• **What to work on**: Exactly the lines from the one that holds "order: Lagomorpha" to the end of the data below: retype these and nothing else.

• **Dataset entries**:
☆ ☆ ☆ ☆ ☆ ☆ ☆
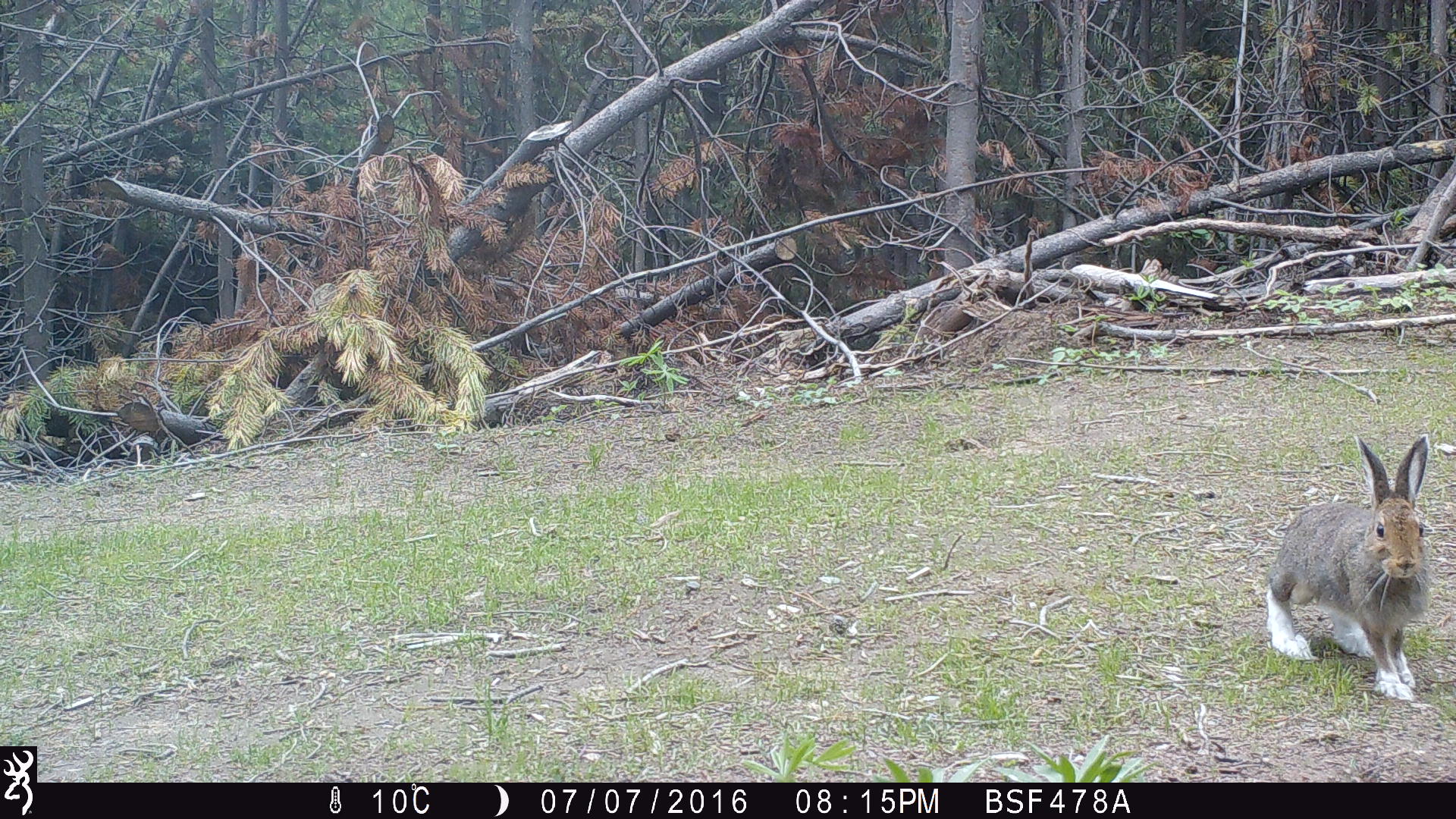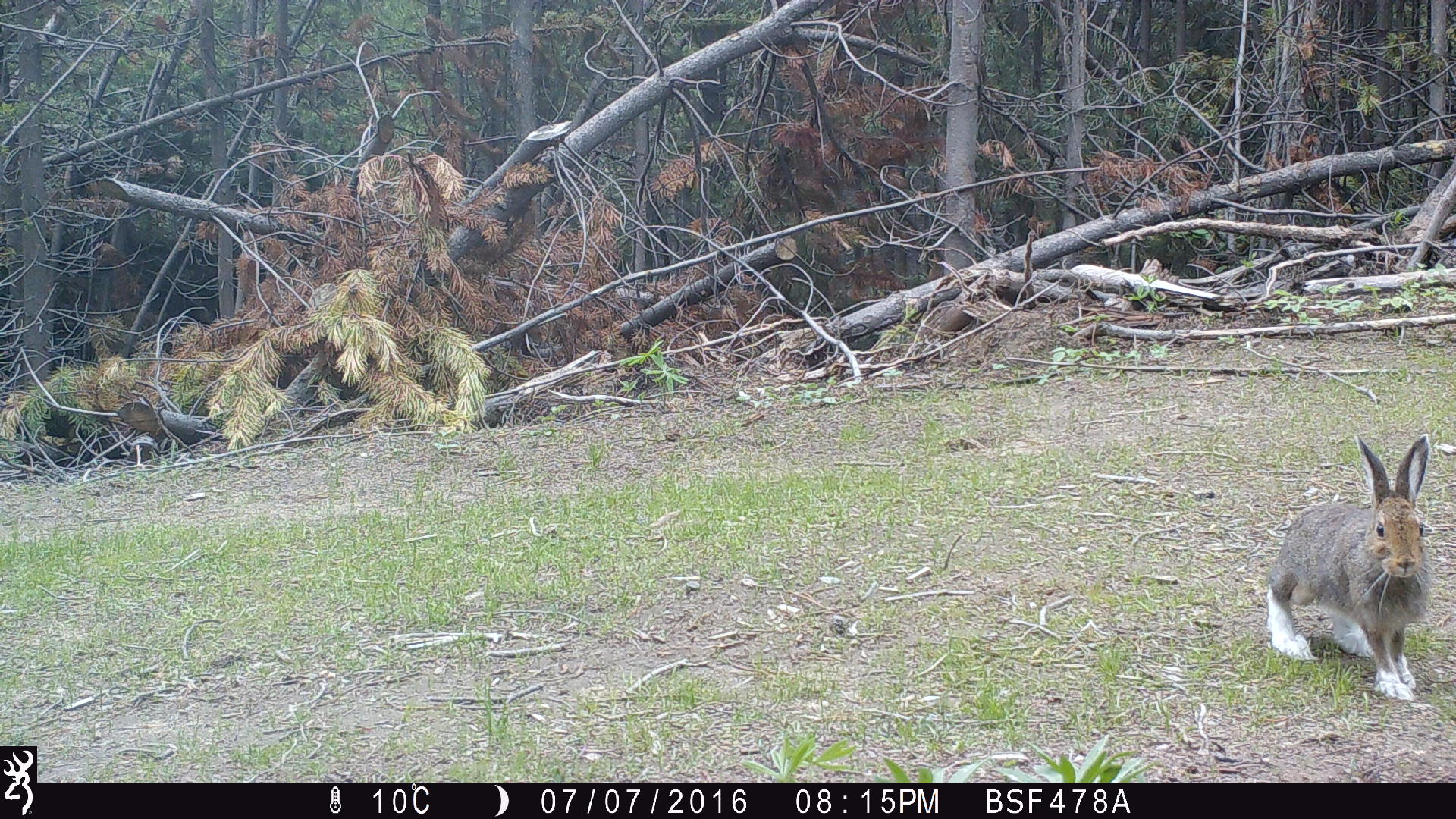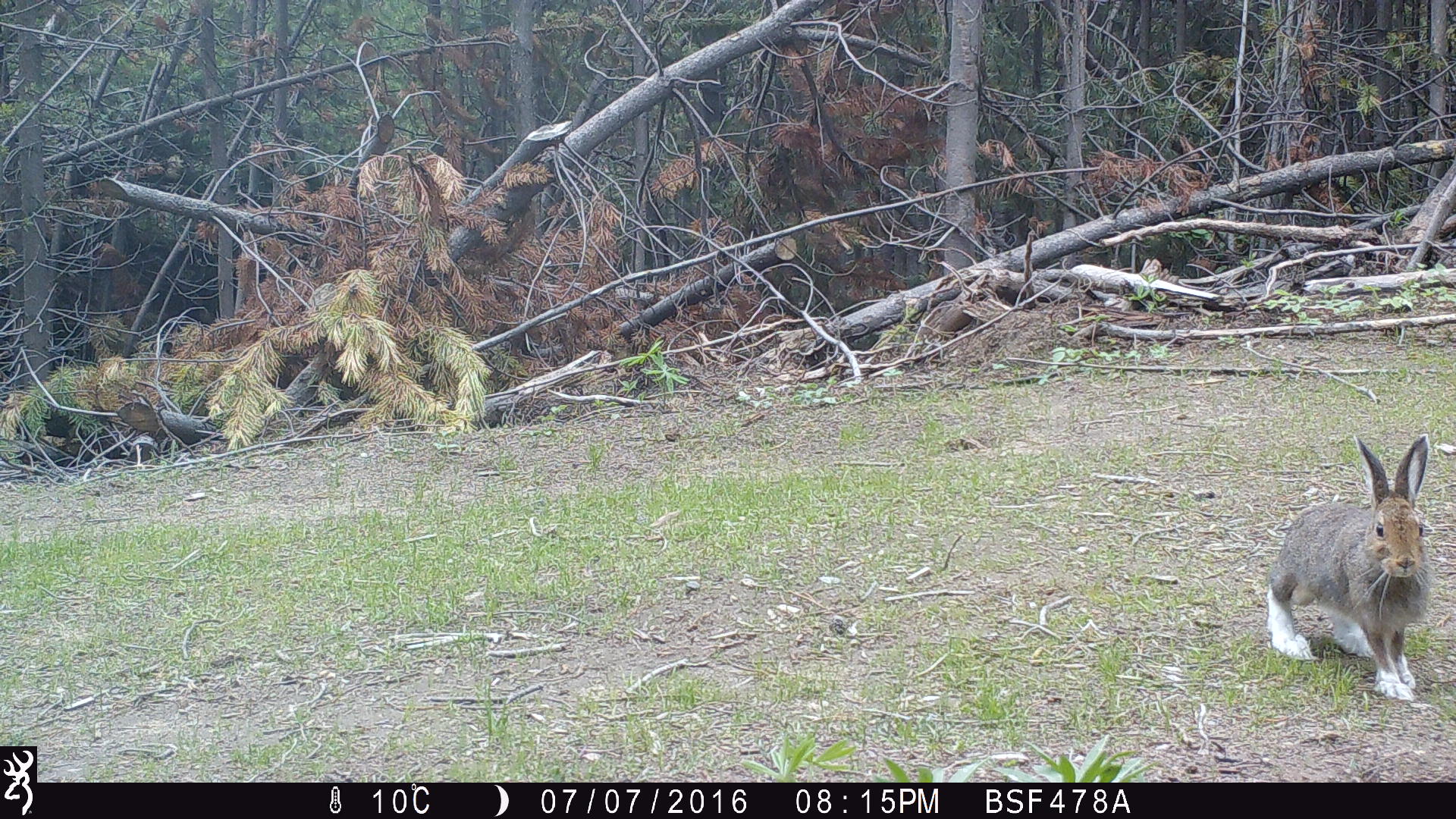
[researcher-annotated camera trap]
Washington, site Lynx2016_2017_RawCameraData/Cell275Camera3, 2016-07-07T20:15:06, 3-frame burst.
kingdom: Animalia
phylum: Chordata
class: Mammalia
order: Lagomorpha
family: Leporidae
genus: Lepus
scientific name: Lepus americanus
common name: snowshoe hare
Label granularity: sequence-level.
☆ ☆ ☆ ☆ ☆ ☆ ☆
• **Response to this exercise**:
order: Lagomorpha
family: Leporidae
genus: Lepus
scientific name: Lepus americanus
common name: snowshoe hare
Label granularity: sequence-level.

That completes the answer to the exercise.